THE PROBLEM: Output exactly, and only, the stretch of lines beginning at the line with "Measuring 751 pixels" and ending at the last line of the listing below. Drop the pictures.

--- begin ---

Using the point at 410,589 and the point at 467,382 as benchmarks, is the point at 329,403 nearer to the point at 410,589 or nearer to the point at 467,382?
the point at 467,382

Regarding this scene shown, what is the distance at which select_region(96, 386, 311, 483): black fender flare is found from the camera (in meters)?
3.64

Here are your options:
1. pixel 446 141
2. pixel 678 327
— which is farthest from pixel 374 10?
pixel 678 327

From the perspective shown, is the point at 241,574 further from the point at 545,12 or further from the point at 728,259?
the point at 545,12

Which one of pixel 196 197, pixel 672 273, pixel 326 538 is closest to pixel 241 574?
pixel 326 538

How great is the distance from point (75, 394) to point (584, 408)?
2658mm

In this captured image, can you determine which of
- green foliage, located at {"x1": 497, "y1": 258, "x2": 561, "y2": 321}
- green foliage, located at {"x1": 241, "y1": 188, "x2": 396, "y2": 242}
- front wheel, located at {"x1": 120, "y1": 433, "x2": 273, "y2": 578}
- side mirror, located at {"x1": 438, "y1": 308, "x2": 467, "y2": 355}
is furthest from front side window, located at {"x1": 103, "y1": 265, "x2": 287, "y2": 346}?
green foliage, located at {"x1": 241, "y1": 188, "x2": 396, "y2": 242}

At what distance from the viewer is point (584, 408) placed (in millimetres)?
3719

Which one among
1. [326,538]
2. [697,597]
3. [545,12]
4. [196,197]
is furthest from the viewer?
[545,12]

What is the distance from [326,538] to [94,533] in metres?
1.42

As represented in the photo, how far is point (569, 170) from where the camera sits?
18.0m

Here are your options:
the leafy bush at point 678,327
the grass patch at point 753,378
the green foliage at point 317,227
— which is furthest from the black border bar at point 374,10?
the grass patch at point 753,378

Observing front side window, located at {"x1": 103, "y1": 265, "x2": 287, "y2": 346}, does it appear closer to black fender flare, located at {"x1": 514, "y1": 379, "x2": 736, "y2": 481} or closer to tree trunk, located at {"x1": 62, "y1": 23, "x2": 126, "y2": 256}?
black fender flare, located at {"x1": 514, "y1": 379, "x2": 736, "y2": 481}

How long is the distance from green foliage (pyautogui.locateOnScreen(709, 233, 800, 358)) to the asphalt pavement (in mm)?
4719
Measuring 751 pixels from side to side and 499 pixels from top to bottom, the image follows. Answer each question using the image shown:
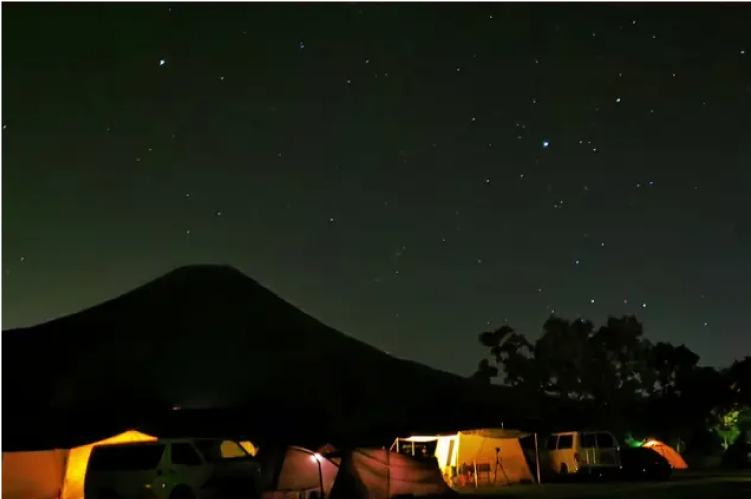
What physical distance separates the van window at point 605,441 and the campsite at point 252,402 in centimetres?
182

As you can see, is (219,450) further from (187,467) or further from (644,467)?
(644,467)

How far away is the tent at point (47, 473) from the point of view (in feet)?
73.6

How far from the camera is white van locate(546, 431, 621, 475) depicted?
28.9 metres

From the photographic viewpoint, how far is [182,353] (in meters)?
25.6

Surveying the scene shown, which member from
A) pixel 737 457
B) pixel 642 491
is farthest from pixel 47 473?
pixel 737 457

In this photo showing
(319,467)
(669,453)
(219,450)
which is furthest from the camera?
(669,453)

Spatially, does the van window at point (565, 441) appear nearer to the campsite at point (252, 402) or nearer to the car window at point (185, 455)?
the campsite at point (252, 402)

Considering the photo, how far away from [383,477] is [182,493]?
21.7 feet

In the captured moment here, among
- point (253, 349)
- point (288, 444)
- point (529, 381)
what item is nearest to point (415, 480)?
point (288, 444)

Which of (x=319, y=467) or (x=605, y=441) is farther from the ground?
(x=605, y=441)

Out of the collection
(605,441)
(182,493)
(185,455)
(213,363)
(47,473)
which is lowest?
(182,493)

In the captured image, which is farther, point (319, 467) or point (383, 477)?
point (319, 467)

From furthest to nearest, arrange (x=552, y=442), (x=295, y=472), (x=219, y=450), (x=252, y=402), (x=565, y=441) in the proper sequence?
(x=552, y=442) → (x=565, y=441) → (x=252, y=402) → (x=295, y=472) → (x=219, y=450)

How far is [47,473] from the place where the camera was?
23.7 meters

--- end ---

OUTPUT FOR THIS TASK:
Measuring 751 pixels from side to side and 499 pixels from top to bottom, the image follows. Answer each question using the image shown:
What physical distance separates the van window at point 605,441 and the campsite at point 252,402 in centimetres?
182

As you can see, is (219,450) further from (187,467) or further from (644,467)?
(644,467)

How far away is the tent at point (47, 473) from the point of view (in feet)?
73.6

How far from the camera is white van locate(546, 431, 621, 475) depicted?
28.9 metres

From the photographic viewpoint, how far is [182,353] (in meters)?
25.6

Surveying the scene shown, which member from
A) pixel 737 457
B) pixel 642 491
is farthest from pixel 47 473?
pixel 737 457

In this photo showing
(319,467)
(669,453)
(219,450)
which is furthest from the camera?
(669,453)

Spatially, does the van window at point (565, 441) appear nearer to the campsite at point (252, 402) or nearer to the car window at point (185, 455)?
the campsite at point (252, 402)

Considering the photo, how far away from [383,477] is [182,493]?
21.7 feet

In the captured moment here, among
- point (253, 349)
- point (288, 444)
- point (529, 381)
what item is nearest to point (415, 480)?
point (288, 444)

Which of (x=319, y=467) or (x=605, y=441) is farther from the ground?
(x=605, y=441)

Out of the collection
(605,441)
(182,493)
(185,455)
(213,363)
(47,473)
which is lowest?
(182,493)

In the captured image, which is farther, point (319, 467) or point (383, 477)?
point (319, 467)

From furthest to nearest, arrange (x=552, y=442), (x=295, y=472), (x=219, y=450), (x=252, y=402), (x=565, y=441) in the proper sequence?
(x=552, y=442) → (x=565, y=441) → (x=252, y=402) → (x=295, y=472) → (x=219, y=450)

How far is [47,473] from the place where the camera was?
23.7 meters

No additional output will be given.